**Exercise directions**
Reproduce the listing below from the line with "Green Cell Laptop" to the line with "Stylo Women Women Duffel Bags", both lines included, character for character, minus any pictures.

**Materials provided**
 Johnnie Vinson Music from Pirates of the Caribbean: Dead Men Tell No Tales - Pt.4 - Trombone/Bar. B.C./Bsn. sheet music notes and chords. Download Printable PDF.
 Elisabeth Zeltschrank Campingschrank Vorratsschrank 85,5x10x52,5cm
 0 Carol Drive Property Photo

* * *

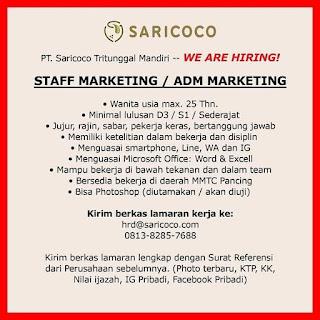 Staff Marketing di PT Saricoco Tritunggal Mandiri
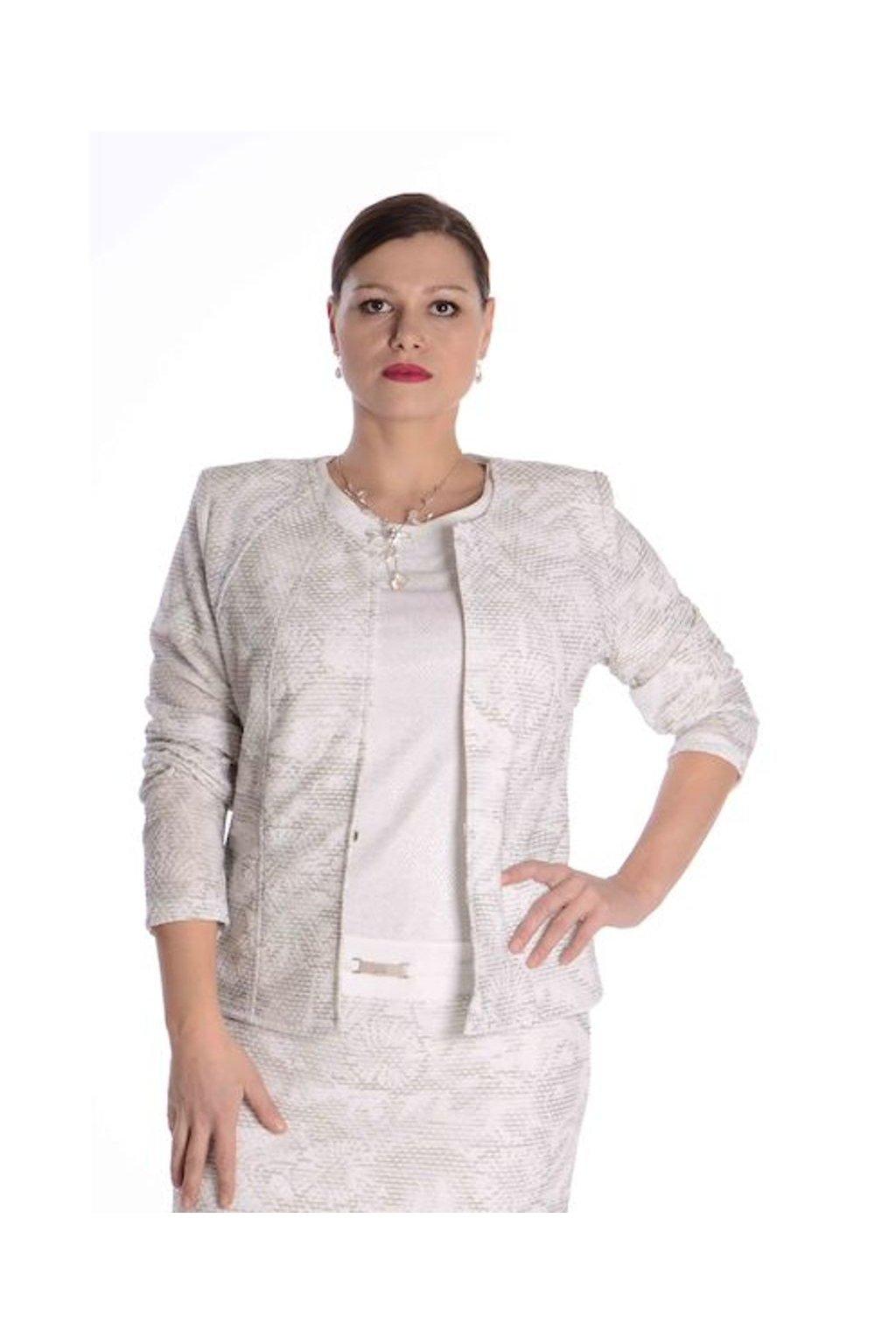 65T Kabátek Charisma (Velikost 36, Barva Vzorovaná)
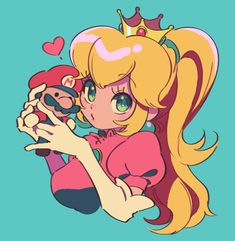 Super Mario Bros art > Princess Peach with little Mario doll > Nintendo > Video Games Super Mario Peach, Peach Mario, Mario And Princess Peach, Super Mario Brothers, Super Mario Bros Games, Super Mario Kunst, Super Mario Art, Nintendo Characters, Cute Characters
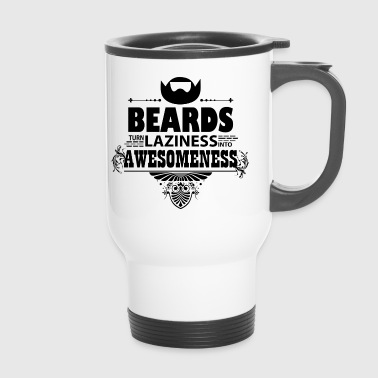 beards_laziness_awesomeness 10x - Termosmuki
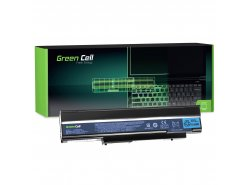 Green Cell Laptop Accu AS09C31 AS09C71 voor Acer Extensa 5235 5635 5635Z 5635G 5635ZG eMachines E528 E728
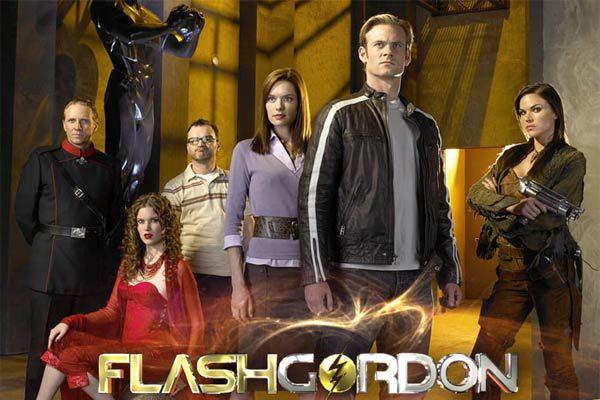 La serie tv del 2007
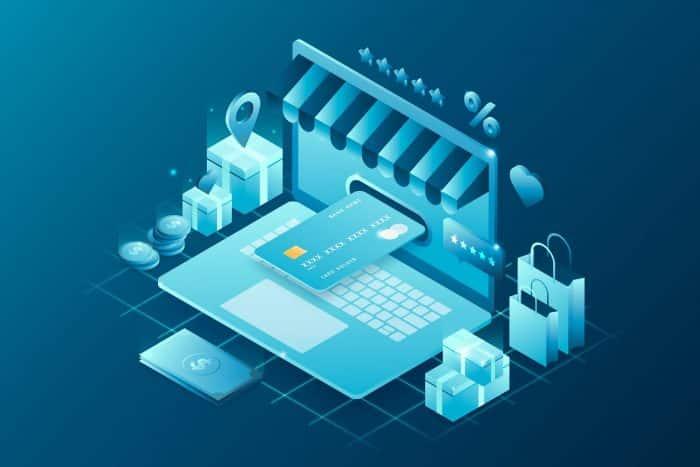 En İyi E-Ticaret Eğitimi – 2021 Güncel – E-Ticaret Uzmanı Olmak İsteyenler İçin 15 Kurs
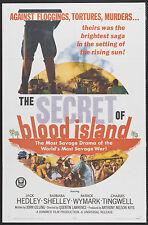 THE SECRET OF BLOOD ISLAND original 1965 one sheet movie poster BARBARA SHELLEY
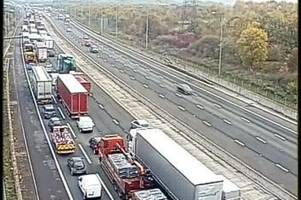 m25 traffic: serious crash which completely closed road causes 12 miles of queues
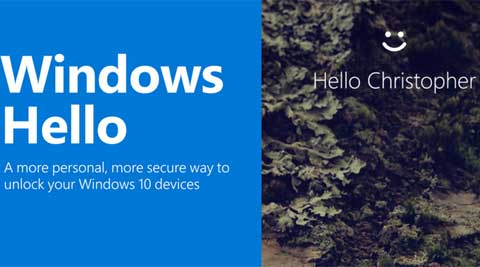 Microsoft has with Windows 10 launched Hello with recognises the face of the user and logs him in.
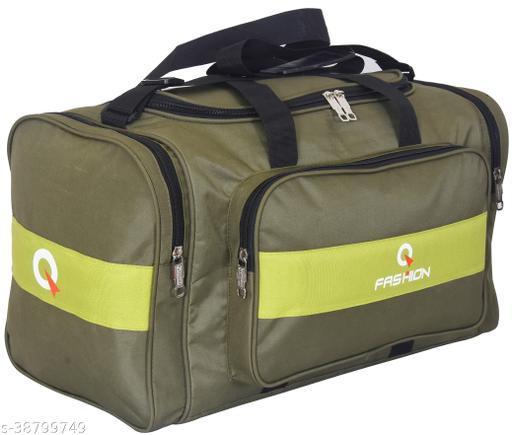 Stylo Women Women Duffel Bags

==

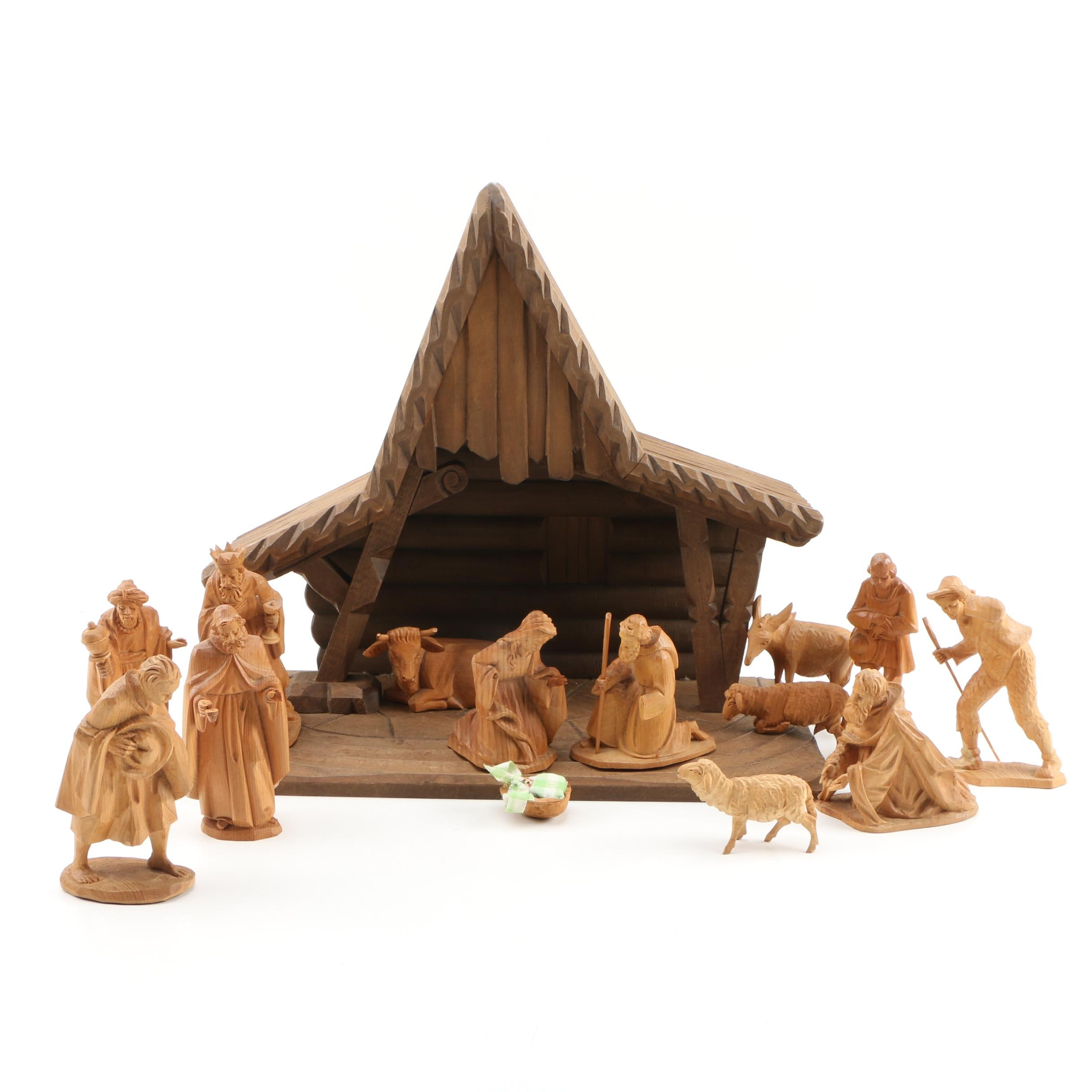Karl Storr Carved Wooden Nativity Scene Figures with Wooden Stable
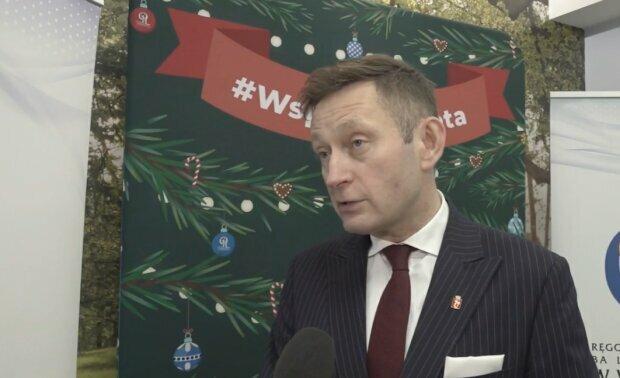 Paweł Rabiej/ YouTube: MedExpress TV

**Expected output**
 Green Cell Laptop Accu AS09C31 AS09C71 voor Acer Extensa 5235 5635 5635Z 5635G 5635ZG eMachines E528 E728
 La serie tv del 2007
 En İyi E-Ticaret Eğitimi – 2021 Güncel – E-Ticaret Uzmanı Olmak İsteyenler İçin 15 Kurs
 THE SECRET OF BLOOD ISLAND original 1965 one sheet movie poster BARBARA SHELLEY
 m25 traffic: serious crash which completely closed road causes 12 miles of queues
 Microsoft has with Windows 10 launched Hello with recognises the face of the user and logs him in.
 Stylo Women Women Duffel Bags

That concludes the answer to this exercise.